My first stop was at the CIM hide which had a few waders in the form of Black-winged Stilt (nice & close!), Kentish and Little ringed Plovers. There was also a single Little Stint away to the right - which was not coming anywhere near useful photo range. There were also a few Purple Gallinule and a slightly surprising Stone Curlew at the back. However there was no sign of the hoped for Marbled Duck, but a helpful German birder/photographer suggested the Bishop 1 hide for these - "by the dead tree" he said.

So shortly after receiving this info, I headed over there, as it was my only potential lifer of the trip. It didn't take too long to get to that hide, and I quickly found the dead tree. And there sitting on said tree was a small collection of undoubted Marbled Duck! A nice easy lifer, but unfortunately too distant for anything other than record shots. That was about it for this hide, apart from a passing Little Egret, another Stone Curlew and the usual Black-winged Stilt etc.

The Bishop 2 hide was also pretty quiet but this (or the Bishop 1 hide) produced the customary Osprey and the odd wader - Greenshank and Redshank. With the arrival of the first of the school parties it was time to retreat, but on the way back I stopped for awhile on the main canal bridge which gave good views of the introduced Red-knobbed Coots (one even with a numbered neck collar) and passing herons and egrets, which included one nice Squacco Heron.

Black winged Stilt Kentish Plover

Black Winged Stilt from the CIM hide (click to enlarge).
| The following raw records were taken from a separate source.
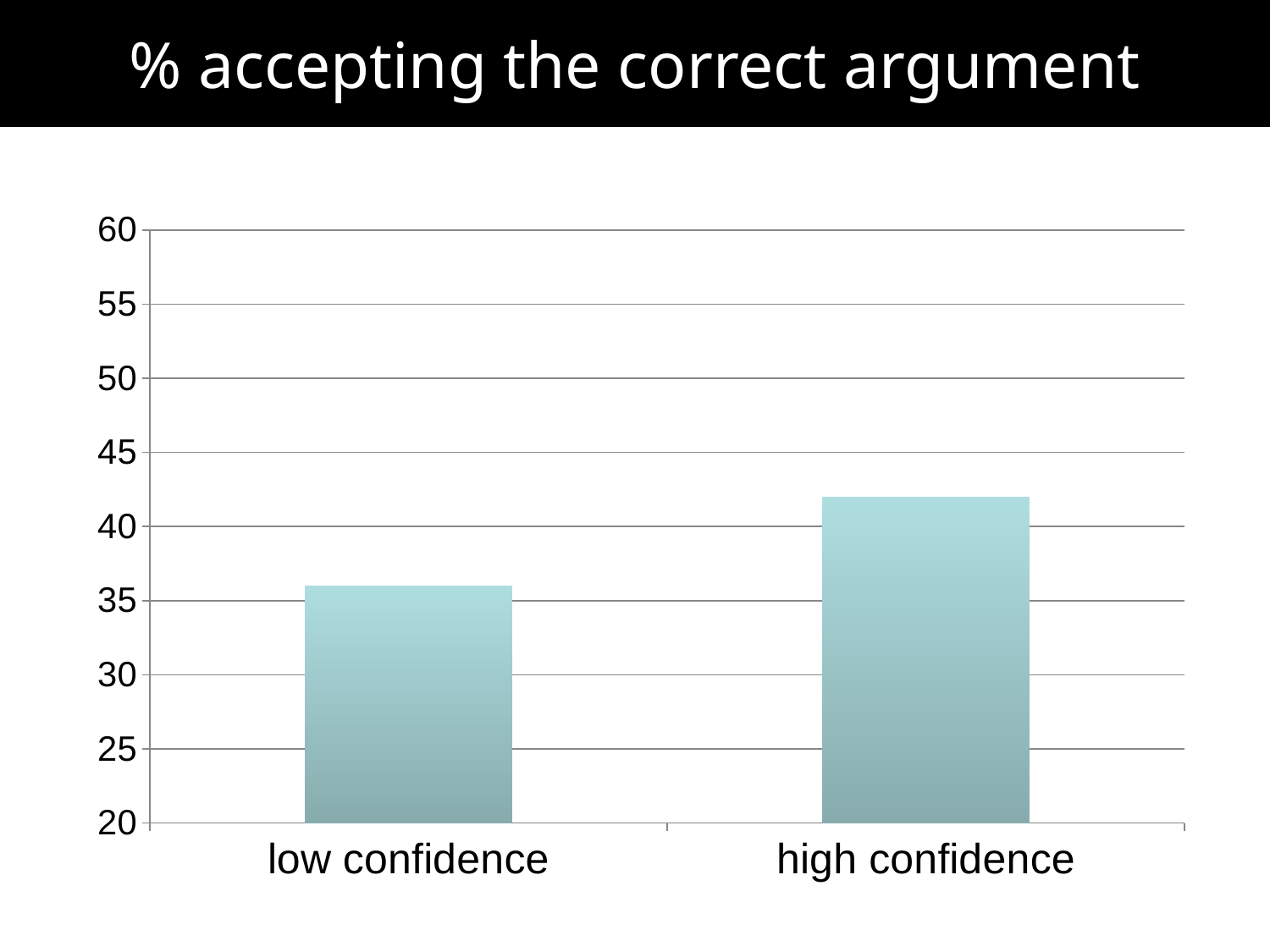
Which category has the highest value? high confidence Is the value for low confidence greater or less than 40? less Is the value for low confidence greater or less than 35? greater How many categories are plotted on the chart? 2 What is the lowest value shown on the vertical axis? 20 Do the values rise or fall from low confidence to high confidence? rise Is the value for high confidence greater or less than 45? less What kind of chart is shown on the slide? bar chart Which is larger, the value for low confidence or the value for high confidence? high confidence Which category has the lowest value? low confidence What is the title of the chart? % accepting the correct argument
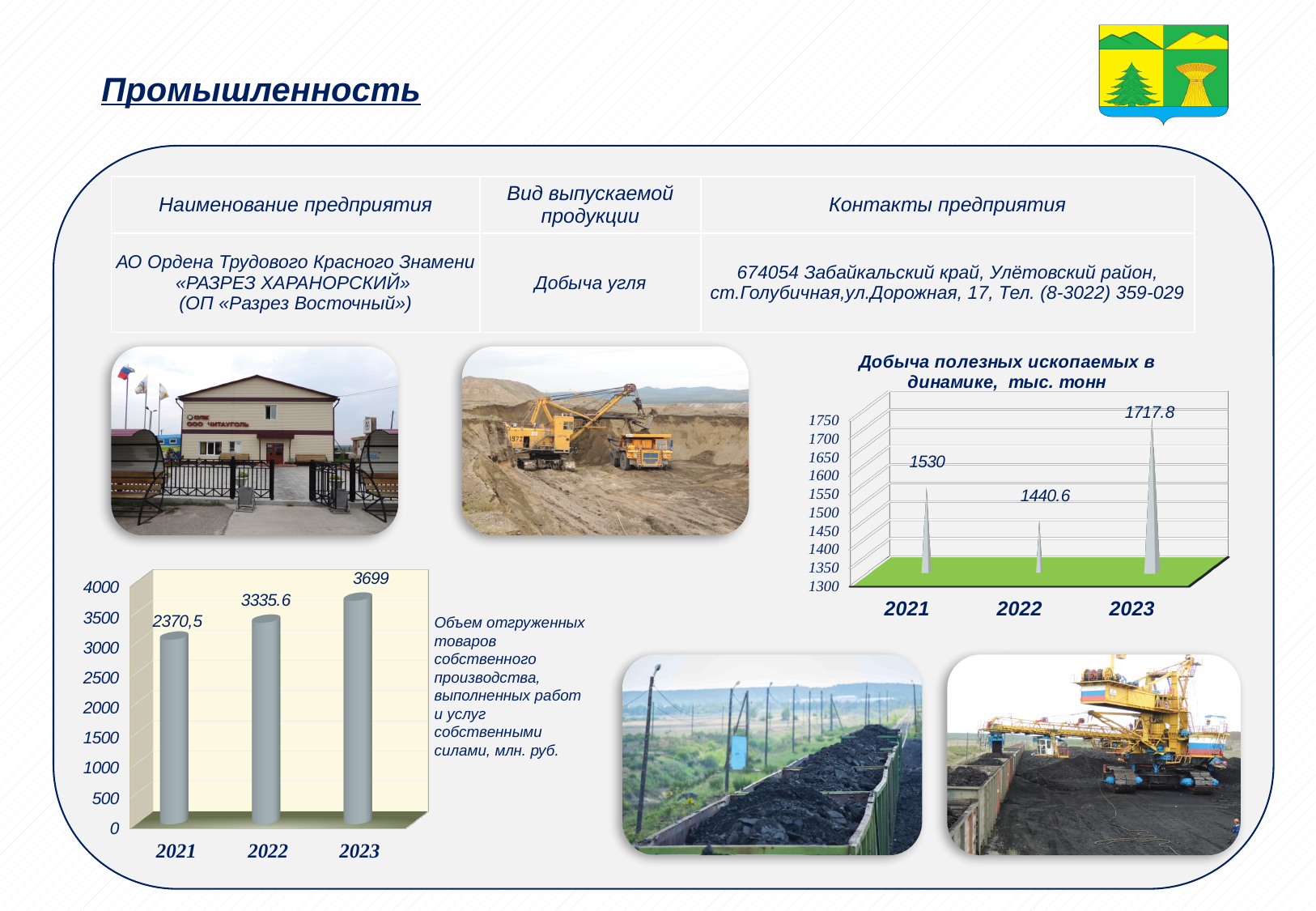
In the bottom-left chart (volume of shipped goods, млн. руб.), what is the value for 2021? 2370,5 In the chart titled "Добыча полезных ископаемых в динамике, тыс. тонн", what is the value for 2022? 1440.6 In the bottom-left chart (volume of shipped goods, млн. руб.), which year has the highest value? 2023 In the chart titled "Добыча полезных ископаемых в динамике, тыс. тонн", what is the value for 2023? 1717.8 In the chart titled "Добыча полезных ископаемых в динамике, тыс. тонн", how many years are shown on the x axis? 3 What kind of chart is the bottom-left chart (volume of shipped goods, млн. руб.)? bar chart In the bottom-left chart (volume of shipped goods, млн. руб.), what is the value for 2023? 3699 In the bottom-left chart (volume of shipped goods, млн. руб.), what is the difference between the 2023 and 2022 values? 363.4 In the chart titled "Добыча полезных ископаемых в динамике, тыс. тонн", which year has the lowest value? 2022 In the chart titled "Добыча полезных ископаемых в динамике, тыс. тонн", is the value for 2021 greater or less than 1500? greater In the bottom-left chart (volume of shipped goods, млн. руб.), do the values rise or fall from 2021 to 2023? rise In the chart titled "Добыча полезных ископаемых в динамике, тыс. тонн", what is the difference between the 2023 and 2022 values? 277.2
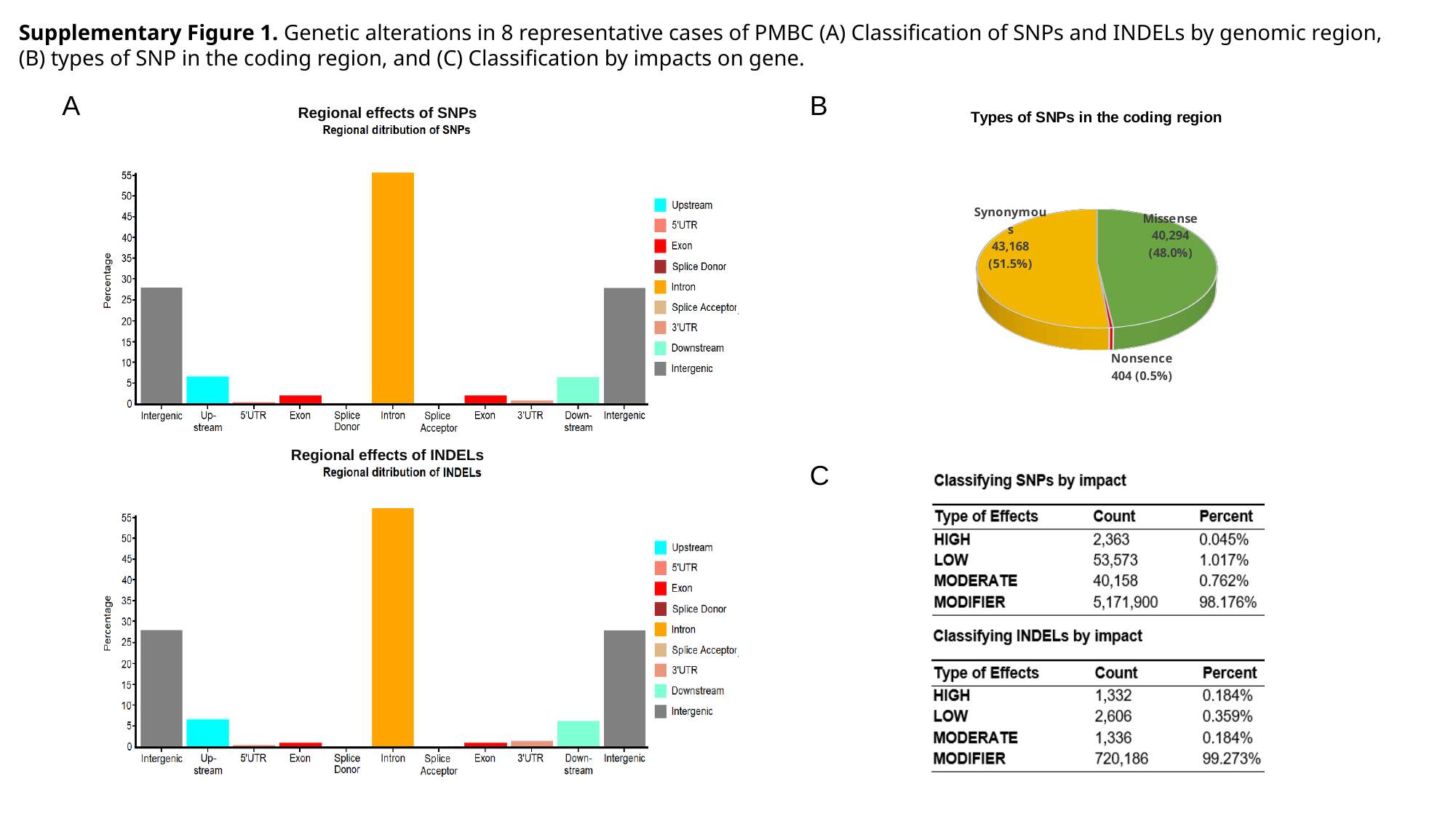
In the 'Regional effects of SNPs' chart, is the value for Intron greater or less than 50? greater In the pie chart 'Types of SNPs in the coding region', what share of the pie is Missense? 48.0% In the pie chart 'Types of SNPs in the coding region', what is the count shown for Synonymous? 43,168 In the 'Regional effects of INDELs' chart, is the value for Upstream greater or less than 10? less What kind of chart is 'Regional effects of INDELs'? Bar chart In the 'Regional effects of SNPs' chart, which category has the highest bar? Intron How many slices does the pie chart 'Types of SNPs in the coding region' have? 3 How many entries does the legend of the 'Regional effects of SNPs' chart list? 9 What kind of chart is 'Types of SNPs in the coding region'? Pie chart In the pie chart 'Types of SNPs in the coding region', which slice is the smallest? Nonsence In the 'Regional effects of SNPs' chart, is the value for Intergenic greater or less than 25? greater In the pie chart 'Types of SNPs in the coding region', what is the difference between the Synonymous count and the Missense count? 2,874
Kentish Plover from the CIM hide.

Little Egret
Squacco Heron
Little Egret
Squacco Heron from the canal bridge

Albufera - Depuradora (Waterworks)
This site is well described in Hearl and King, and I paid it a couple of visits. The approach road past the bus garage was probably the best, with an obliging Hoopoe photographed from the car (probably the highlight of the trip) and a less exciting Tawny Pipit. There were also Bee Eaters in the area, but these were difficult to close enough to for reasonable photos.

Hoopoe Hoopoe
Hoopoe (click left to enlarge)

The viewing platform itself produce several fly by Cattle Egrets, a couple of Whiskered Terns on the nearby pool and a brief but good view of a passing Eleonora's Falcon. There were also many Marsh Harriers in the area. Unlike previously, the damp patch in the corner of the parking area was now regrettably very overgrown and almost inaccessible, with no birds apart from a Nightingale singing in the same general area.

Cattle Egret Tawny Pipit

Cattle Heron from the viewing platform (click to enlarge)

Tawny Pipit

Cuber Reservoir
The Cuber reservoir is reached along the winding mountain road from Puerto Pollensa, which was slow going due to many cyclists and some coaches. Unlike previously, it seemed a popular destination and the adjacent car park was full which required us to drive back a little way to an overflow one. We walked clockwise round the reservoir in deteriorating weather, with the cloud getting lower and lower with rain as we returned to the car. This site is a notable raptor haunt, and our visit was fairly productive with several vultures seen round the far side over the ridge and then quickly disappearing into the mist as they gained height. The most notable sighting was at least one Griffon Vulture (a recent arrival on the island it seems, and not one I've seen before there) as well as a few of the more expected Black Vultures. Also of note was the odd Booted Eagle, Eleonora's Falcon and a Woodchat Shrike along the edge of the reservoir.

Griffon Vulture
Black Vulture
Griffon Vulture record shot
Black Vulture record shot

In the past, the grounds or gardens of some of our villas in Mallorca (& elsewhere) have sometimes been quite good for birds. This time
although our villa was nicely situated just below the low hills behind Puerto Pollensa, it was a fairly modern building with a limited garden. Birding interest from the villa itself was limited to the widespread Sardinian Warblers, many overflying Fan-tailed Warblers and one Booted Eagle. Along the approach track was Spotted Flycatcher and singing Nightingale in the bushes at the end. At night there was often a Scops Owl calling from nearby trees.